[Collected data]
◆ ◆ ◆

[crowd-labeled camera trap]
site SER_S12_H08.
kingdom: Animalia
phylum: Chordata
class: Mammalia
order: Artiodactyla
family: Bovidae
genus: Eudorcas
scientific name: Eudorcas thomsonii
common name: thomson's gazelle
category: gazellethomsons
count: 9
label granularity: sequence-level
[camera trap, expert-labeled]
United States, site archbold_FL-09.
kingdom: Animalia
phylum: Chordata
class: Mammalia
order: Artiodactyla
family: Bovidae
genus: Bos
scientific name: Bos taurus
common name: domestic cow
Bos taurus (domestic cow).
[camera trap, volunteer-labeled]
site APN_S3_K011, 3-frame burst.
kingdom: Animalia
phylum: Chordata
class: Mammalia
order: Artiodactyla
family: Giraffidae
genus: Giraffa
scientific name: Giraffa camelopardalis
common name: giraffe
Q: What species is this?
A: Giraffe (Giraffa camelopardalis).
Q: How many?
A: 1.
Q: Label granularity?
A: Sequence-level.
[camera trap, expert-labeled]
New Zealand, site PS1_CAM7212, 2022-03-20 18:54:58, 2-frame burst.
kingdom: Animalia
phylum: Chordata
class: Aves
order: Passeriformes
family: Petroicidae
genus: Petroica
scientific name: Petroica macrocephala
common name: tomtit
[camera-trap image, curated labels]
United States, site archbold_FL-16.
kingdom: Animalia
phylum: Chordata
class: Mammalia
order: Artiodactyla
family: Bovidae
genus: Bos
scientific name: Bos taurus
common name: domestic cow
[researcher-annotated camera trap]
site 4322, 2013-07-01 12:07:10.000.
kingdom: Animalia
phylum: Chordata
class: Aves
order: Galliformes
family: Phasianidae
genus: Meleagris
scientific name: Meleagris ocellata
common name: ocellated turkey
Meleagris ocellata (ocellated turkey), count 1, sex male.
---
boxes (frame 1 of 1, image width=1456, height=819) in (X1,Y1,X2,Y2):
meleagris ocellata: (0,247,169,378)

◆ ◆ ◆

Task item
Filter the records above down to the lines that hold the string "burst".

Response area
site APN_S3_K011, 3-frame burst.
New Zealand, site PS1_CAM7212, 2022-03-20 18:54:58, 2-frame burst.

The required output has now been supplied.